• SOURCE TEXT:
★ ★ ★ ★ ★ ★ ★
5. Now on consideration of the evidence available on the record it cannot be said that there was absolutely no prima facie evidence against the accused on the file. Whether the evidence was one relating to the commission of the act of the alleged murder or one relating to the act of the theft of certain articles by the accused was a matter regarding which the Court had to address itself while framing the charge against the accused; but to brush aside at the committing stage the medical evidence and also the other circumstantial evidence could not be said to be a justifiable act on the part of the committing Court. Nice questions of law and also questions relating to sifting and weighing the value of the prosecution evidence was a matter that rested with the Sessions Court and not with the committing Court. The committing Court could not usurp the power of the superior Court. In AIR 1935 Bom 137 (FB) it has been held that a Sessions Judge can interfere with an order of discharge by a Magistrate if he finds that it was improper and he had arrived at that conclusion not only on the ground that the order was perverse or manifestly unreasonable and inconsistent with and honest appreciation of the evidence in the case, but also on the ground that the Magistrate had taken upon himself the discharge of a duty which under the Code was entrusted to Sessions Court, that is to say, the duty of appreciation of evidence of doubtful credibility.
★ ★ ★ ★ ★ ★ ★
• ACTION ITEM: Quote the passage on the committing court in full, word for word. Draw only on the passage on the committing court above.

• GIVEN DATA:
★ ★ ★ ★ ★ ★ ★
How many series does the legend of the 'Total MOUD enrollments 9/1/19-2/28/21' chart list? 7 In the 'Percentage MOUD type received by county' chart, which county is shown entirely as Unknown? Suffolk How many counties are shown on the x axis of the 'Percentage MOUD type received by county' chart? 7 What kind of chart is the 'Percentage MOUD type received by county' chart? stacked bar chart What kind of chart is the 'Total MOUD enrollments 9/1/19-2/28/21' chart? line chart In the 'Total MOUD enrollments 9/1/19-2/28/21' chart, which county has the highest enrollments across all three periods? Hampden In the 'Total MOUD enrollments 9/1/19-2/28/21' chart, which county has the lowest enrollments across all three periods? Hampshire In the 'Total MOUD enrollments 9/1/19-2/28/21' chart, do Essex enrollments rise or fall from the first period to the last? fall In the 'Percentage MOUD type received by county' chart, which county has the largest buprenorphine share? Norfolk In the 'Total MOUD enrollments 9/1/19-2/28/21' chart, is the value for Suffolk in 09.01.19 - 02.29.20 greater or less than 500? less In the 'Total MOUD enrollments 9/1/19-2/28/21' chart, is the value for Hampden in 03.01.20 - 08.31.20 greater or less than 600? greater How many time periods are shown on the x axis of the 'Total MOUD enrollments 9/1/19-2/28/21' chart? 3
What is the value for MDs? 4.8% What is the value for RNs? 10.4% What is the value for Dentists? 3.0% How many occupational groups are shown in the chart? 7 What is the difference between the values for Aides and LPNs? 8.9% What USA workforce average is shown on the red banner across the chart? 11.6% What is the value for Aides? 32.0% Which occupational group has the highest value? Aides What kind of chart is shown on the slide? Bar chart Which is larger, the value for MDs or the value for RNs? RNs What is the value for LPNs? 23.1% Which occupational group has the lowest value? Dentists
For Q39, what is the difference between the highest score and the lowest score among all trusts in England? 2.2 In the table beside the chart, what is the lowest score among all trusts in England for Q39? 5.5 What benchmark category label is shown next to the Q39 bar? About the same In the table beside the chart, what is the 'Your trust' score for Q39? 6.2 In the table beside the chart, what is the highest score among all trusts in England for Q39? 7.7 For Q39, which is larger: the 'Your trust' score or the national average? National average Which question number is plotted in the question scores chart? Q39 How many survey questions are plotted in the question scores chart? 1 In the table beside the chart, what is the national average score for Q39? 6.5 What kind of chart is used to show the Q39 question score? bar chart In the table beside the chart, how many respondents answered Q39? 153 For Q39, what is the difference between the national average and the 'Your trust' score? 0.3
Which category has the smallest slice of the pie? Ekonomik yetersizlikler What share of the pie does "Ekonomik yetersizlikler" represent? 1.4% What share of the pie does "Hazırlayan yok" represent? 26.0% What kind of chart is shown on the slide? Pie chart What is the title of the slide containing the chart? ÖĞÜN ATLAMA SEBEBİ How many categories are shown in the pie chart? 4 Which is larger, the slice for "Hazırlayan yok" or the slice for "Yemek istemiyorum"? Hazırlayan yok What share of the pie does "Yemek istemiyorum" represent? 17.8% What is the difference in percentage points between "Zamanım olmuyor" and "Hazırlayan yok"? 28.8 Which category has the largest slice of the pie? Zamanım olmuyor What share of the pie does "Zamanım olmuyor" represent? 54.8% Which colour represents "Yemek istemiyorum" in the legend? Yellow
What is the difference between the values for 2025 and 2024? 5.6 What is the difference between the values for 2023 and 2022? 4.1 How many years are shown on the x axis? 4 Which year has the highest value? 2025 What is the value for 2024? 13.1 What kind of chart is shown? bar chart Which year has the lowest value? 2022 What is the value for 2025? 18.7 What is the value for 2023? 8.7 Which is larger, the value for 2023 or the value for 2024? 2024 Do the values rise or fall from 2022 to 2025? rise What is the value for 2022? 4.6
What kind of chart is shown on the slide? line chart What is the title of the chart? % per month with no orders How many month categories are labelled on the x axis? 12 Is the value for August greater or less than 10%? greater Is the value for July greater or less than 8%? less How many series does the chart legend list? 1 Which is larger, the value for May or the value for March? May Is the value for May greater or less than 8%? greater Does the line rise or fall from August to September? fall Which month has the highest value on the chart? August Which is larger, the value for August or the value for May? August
★ ★ ★ ★ ★ ★ ★
• PROBLEM SOLUTION:
5. Now on consideration of the evidence available on the record it cannot be said that there was absolutely no prima facie evidence against the accused on the file. Whether the evidence was one relating to the commission of the act of the alleged murder or one relating to the act of the theft of certain articles by the accused was a matter regarding which the Court had to address itself while framing the charge against the accused; but to brush aside at the committing stage the medical evidence and also the other circumstantial evidence could not be said to be a justifiable act on the part of the committing Court. Nice questions of law and also questions relating to sifting and weighing the value of the prosecution evidence was a matter that rested with the Sessions Court and not with the committing Court. The committing Court could not usurp the power of the superior Court. In AIR 1935 Bom 137 (FB) it has been held that a Sessions Judge can interfere with an order of discharge by a Magistrate if he finds that it was improper and he had arrived at that conclusion not only on the ground that the order was perverse or manifestly unreasonable and inconsistent with and honest appreciation of the evidence in the case, but also on the ground that the Magistrate had taken upon himself the discharge of a duty which under the Code was entrusted to Sessions Court, that is to say, the duty of appreciation of evidence of doubtful credibility.